Por que o CNPJ vai passar a ter letras em julho? Entenda novas regras
A partir de julho de 2026, os novos números de Cadastro Nacional da Pessoa Jurídica (CNPJ) passarão a ser formados por letras e números. A mudança foi determinada pela Receita Federal para evitar o esgotamento das combinações disponíveis no modelo atual, que utiliza apenas números.
Segundo a Receita, o novo CNPJ continuará tendo 14 caracteres, mas adotará um formato alfanumérico. As oito primeiras posições, que identificam a raiz da empresa, poderão conter letras e números. As quatro posições seguintes, referentes ao estabelecimento, também serão alfanuméricas. Apenas os dois dígitos verificadores permanecerão exclusivamente numéricos.
A alteração será aplicada apenas às novas inscrições realizadas a partir de julho de 2026. Empresas que já possuem CNPJ não precisarão fazer qualquer mudança, pois seus registros continuarão válidos normalmente.
De acordo com a Receita Federal, a medida busca ampliar a capacidade de geração de novos registros empresariais e garantir a continuidade do sistema de identificação das pessoas jurídicas no país. A fórmula de cálculo dos dígitos verificadores continuará baseada no módulo 11, embora tenha sido adaptada para considerar também as letras do novo padrão.
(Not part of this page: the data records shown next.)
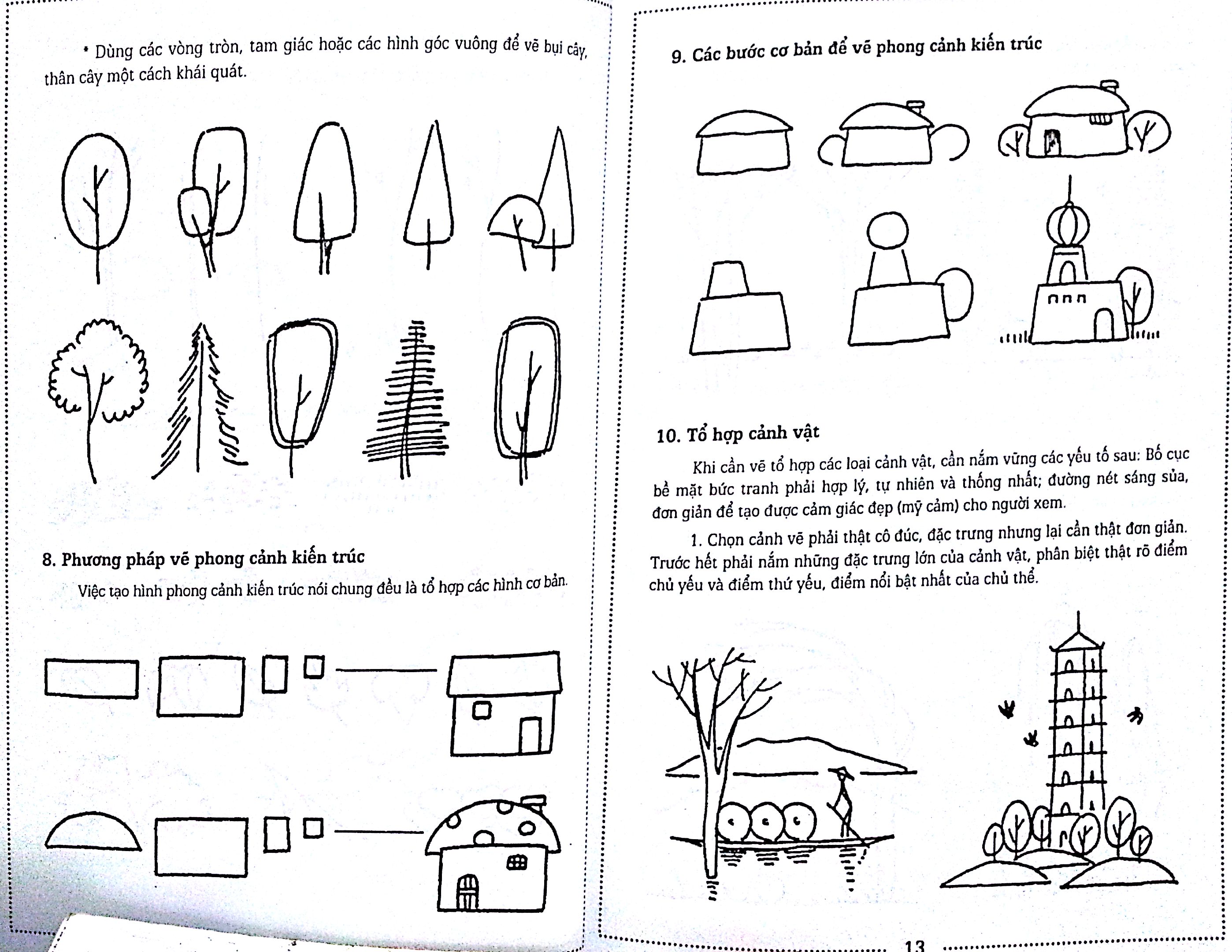 * Dùng các vòng tròn, tam giác hoặc các hình góc vuông để vẽ bụi cây, thân cây một cách khái quát.

8. Phương pháp vẽ phong cảnh kiến trúc

Việc tạo hình phong cảnh kiến trúc nói chung đều là tổ hợp các hình cơ bản.

9. Các bước cơ bản để vẽ phong cảnh kiến trúc

10. Tổ hợp cảnh vật

Khi cần vẽ tổ hợp các loại cảnh vật, cần nắm vững các yếu tố sau: Bố cục bề mặt bức tranh phải hợp lý, tự nhiên và thống nhất; đường nét sáng sủa, đơn giản để tạo được cảm giác đẹp (mỹ cảm) cho người xem.

1. Chọn cảnh vẽ phải thật cô đúc, đặc trưng nhưng lại cần thật đơn giản. Trước hết phải nắm những đặc trưng lớn của cảnh vật, phân biệt thật rõ điểm chủ yếu và điểm thứ yếu, điểm nổi bật nhất của chủ thể.

13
A mudança também exige adequações em sistemas de empresas, bancos, órgãos públicos e desenvolvedores de software que armazenam ou validam CNPJs, já que muitos programas foram criados considerando que o documento teria apenas números. Especialistas da área de tecnologia vêm tratando a adaptação como uma das principais demandas de atualização para 2026.
Em resumo, o novo CNPJ alfanumérico surge para ampliar a quantidade de combinações disponíveis, acompanhar o crescimento do número de empresas no Brasil e evitar a falta de novos registros nos próximos anos, sem impactar os CNPJs já existentes.